Back in the ‘50s North Main Street was a two-lane road. Walking or riding a bike to the pool was never a problem as there was someone “on duty” to help us cross.

Swim lessons were held in the morning. All levels were covered from beginners to a Red Cross instructors’ course for lifeguards. Free admission in the morning allowed everyone the chance to take lessons. The pool wasn’t heated so swimming in the morning meant blue lips on chilly days. Achievement Days were held so parents could witness what their children had learned in their lessons.

It seems like we could never get enough of the pool.

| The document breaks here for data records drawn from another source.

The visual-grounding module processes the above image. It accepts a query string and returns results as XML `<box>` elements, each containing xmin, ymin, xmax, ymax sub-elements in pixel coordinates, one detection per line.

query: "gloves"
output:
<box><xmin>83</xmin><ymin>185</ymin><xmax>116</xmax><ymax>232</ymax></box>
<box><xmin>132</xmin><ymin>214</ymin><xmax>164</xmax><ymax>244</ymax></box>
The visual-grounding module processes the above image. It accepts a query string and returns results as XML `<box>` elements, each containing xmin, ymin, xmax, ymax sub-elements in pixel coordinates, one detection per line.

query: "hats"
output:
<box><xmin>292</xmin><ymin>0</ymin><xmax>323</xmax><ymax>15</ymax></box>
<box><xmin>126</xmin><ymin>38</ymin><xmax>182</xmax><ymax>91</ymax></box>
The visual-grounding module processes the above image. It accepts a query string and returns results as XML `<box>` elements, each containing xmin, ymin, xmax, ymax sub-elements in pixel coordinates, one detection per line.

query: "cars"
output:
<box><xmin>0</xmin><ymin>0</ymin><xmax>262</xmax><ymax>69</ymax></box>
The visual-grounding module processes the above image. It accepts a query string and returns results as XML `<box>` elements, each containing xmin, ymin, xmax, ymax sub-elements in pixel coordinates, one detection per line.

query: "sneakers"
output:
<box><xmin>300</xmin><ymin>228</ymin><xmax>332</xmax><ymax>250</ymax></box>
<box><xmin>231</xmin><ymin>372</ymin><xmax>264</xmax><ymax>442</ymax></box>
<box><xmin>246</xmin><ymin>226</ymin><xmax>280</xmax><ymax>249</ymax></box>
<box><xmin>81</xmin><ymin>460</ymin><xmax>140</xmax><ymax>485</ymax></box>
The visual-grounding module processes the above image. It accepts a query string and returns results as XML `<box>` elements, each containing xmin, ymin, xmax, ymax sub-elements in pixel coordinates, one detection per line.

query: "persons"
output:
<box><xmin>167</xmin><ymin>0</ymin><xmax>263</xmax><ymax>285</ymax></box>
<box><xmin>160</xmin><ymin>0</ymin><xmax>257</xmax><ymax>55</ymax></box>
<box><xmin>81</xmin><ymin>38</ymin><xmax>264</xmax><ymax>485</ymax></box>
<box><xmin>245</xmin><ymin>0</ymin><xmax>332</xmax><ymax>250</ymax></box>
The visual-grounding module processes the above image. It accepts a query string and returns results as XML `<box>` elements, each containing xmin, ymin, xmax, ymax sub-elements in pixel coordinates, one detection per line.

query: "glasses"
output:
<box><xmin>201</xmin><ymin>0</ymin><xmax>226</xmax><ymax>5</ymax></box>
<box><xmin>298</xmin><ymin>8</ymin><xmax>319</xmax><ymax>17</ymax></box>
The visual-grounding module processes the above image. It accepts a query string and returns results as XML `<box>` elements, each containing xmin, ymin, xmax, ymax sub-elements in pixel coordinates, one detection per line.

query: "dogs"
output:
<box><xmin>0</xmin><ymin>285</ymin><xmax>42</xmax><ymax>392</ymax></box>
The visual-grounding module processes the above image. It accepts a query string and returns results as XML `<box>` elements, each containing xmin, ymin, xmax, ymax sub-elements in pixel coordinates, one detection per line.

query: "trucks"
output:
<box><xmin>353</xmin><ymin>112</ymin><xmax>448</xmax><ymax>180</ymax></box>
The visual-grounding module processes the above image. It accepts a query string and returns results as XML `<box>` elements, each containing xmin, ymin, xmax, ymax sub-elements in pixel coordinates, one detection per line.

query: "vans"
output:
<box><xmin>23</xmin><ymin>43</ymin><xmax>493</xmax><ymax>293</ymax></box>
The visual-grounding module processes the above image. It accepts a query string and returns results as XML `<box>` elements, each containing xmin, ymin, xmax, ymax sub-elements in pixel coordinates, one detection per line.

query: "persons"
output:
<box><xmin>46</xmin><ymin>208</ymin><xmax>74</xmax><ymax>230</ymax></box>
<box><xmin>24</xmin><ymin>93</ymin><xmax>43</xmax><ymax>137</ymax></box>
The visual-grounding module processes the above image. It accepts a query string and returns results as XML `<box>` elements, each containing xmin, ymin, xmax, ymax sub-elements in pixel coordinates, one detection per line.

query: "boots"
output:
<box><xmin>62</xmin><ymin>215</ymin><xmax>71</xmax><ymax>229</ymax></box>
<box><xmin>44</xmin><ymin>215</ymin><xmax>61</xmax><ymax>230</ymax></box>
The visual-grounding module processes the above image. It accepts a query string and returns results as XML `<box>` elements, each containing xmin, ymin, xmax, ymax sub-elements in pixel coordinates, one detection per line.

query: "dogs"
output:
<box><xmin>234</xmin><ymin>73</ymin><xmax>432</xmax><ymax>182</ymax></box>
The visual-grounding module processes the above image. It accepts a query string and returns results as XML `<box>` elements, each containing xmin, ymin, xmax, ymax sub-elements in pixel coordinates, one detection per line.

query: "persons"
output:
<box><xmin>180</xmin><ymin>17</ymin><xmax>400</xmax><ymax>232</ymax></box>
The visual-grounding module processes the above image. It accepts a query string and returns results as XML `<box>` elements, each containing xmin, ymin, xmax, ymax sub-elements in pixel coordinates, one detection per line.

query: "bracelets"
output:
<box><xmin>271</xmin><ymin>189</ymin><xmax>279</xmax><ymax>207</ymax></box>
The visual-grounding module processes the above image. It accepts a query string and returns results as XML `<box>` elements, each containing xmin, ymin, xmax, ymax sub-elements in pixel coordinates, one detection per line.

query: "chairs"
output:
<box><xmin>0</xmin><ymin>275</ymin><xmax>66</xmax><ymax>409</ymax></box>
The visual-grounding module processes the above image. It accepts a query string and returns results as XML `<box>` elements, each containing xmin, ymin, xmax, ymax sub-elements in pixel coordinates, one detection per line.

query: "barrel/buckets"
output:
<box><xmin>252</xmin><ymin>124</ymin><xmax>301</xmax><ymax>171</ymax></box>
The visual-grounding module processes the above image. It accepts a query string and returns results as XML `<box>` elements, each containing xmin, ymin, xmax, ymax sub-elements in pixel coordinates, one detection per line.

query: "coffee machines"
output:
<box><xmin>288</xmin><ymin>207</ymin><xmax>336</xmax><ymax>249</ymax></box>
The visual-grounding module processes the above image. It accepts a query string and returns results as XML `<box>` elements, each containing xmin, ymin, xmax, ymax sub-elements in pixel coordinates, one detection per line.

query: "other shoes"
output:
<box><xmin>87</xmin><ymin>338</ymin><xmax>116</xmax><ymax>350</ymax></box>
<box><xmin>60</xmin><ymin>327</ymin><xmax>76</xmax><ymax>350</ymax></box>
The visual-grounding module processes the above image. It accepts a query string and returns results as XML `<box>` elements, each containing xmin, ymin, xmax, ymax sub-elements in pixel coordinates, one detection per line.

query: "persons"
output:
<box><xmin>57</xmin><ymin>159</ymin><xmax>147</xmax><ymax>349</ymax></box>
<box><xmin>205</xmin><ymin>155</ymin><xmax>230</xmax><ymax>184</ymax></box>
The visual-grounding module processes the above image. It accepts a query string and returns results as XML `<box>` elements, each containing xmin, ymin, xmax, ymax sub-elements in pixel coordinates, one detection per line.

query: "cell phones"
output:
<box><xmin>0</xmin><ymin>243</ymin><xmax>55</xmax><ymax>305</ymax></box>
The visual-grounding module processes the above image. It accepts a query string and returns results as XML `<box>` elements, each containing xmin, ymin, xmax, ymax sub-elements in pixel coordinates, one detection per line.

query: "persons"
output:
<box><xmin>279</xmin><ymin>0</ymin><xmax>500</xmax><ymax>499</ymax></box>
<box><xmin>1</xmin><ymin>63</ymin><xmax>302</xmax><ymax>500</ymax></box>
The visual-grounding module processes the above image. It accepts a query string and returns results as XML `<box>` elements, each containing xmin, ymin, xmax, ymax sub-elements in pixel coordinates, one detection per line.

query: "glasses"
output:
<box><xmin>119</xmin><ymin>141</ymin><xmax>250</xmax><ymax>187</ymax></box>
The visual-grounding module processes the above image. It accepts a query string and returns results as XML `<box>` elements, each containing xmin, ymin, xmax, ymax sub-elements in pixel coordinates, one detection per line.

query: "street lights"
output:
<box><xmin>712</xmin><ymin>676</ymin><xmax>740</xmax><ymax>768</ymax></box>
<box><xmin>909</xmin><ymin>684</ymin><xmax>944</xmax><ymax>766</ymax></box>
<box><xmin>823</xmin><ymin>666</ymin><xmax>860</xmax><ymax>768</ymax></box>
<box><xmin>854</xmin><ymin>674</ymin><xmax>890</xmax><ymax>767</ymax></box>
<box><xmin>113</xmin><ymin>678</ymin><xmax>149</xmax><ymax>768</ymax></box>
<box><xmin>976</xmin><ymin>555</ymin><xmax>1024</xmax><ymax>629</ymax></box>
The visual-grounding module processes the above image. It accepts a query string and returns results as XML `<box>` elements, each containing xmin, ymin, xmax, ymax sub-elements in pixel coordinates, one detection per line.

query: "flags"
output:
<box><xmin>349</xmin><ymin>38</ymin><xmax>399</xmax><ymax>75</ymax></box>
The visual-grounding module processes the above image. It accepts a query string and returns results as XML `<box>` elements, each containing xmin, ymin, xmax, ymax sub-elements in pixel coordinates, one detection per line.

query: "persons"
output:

We swam in the afternoon with our friends and we returned again in the evening if our parents allowed us to do that. Not everyone behaved appropriately at the pool so a few timeouts were issued by the lifeguards. One prominent reason for that was a reckless cannonball. The “offenders” had to sit under the watchful eyes of the lifeguards for a specified amount of time. There were 5-minute rest breaks every hour during which we wrapped ourselves warmly in a towel as we waited.

Diving boards are always a popular spot at any pool. There were two of them at the North Main Street pool. One was a lower springboard and the other was known as “the tower.” It was pretty high in the air and just looking at it was all the thrill I needed. Kids were constantly in line waiting for their turn to dive or jump off one of the boards.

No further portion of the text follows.